§ **PROMPT**: Decide whether each of these statements agrees with the post about the cluster sonnet, answering yes or no and quoting the words that settle it: (a) The Hoyas defeated the UCLA Bruins. (b) The game against Indiana is set for the afternoon. (c) The sonnet dates from last year's parish-clustering negotiations.

* begin PROVIDED PASSAGE *

Cluster Sonnet + Poem Compendium

News from Brooklyn: Hoyas beat top-20 UCLA Bruins, advancing to the championship game of the non-tournament Legends Classic tournament. Which means we play currently-AP #1 Indiana Hoosiers tonight at 10:00 pm!

…Rooting through a few old things, I found a sonnet from last year’s parish-clustering negotiations. I think the loopy pastor may have written it:

How do I love the cluster? Let me count
the ways, like Will Shakespeare of old would do.
The first: a five-speed, four-wheel steed to mount
and burn the road between the parishes two.

The second? These two fine towns to explore:
Both Piedmont villes, of character diverse.
In one, lake and farm folk both shop the stores.
The other is the NASCAR hero’s nurse.

Throughout the rolling counties, I descry
fertile fields for the sewing of the seed,
and a band of eager discipulae,
attentive to our Church’s every need.

O Lord, how great You are in every act!

* end PROVIDED PASSAGE *
* begin RAW DATA *

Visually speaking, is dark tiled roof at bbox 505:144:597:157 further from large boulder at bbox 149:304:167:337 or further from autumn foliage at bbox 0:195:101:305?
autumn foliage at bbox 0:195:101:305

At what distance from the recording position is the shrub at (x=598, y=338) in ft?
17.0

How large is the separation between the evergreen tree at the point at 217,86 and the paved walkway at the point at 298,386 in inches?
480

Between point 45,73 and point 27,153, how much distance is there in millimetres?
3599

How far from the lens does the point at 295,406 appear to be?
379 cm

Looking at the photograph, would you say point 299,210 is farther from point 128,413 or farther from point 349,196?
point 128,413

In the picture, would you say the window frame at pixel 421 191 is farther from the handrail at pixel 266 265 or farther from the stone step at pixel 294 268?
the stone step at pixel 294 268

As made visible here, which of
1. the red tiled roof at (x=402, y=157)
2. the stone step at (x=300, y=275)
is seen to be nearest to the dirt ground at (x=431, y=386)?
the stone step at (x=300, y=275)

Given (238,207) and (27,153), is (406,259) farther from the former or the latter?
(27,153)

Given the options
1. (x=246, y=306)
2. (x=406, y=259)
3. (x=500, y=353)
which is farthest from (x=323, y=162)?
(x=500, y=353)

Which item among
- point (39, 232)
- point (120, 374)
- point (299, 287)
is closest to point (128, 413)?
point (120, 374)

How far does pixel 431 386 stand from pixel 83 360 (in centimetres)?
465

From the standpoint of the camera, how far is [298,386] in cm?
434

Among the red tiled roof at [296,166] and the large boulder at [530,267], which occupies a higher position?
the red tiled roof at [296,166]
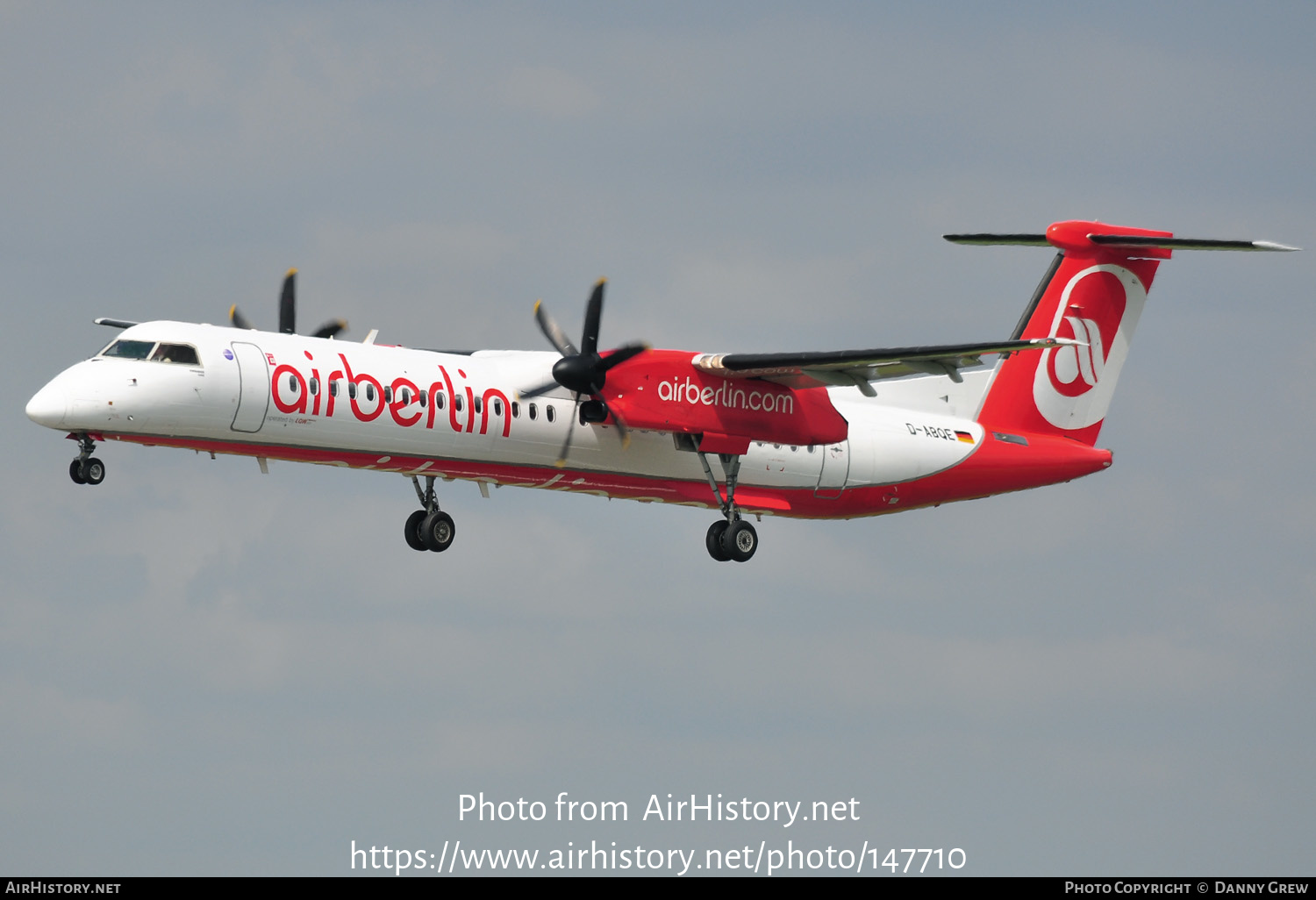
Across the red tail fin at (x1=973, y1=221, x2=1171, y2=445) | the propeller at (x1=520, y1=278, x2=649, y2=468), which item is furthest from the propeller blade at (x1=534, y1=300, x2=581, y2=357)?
the red tail fin at (x1=973, y1=221, x2=1171, y2=445)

* end RAW DATA *

§ **COMPLETE ANSWER**:
(a) Yes: "Hoyas beat top-20 UCLA Bruins"
(b) No: "tonight at 10:00 pm!"
(c) Yes: "I found a sonnet from last year’s parish-clustering negotiations"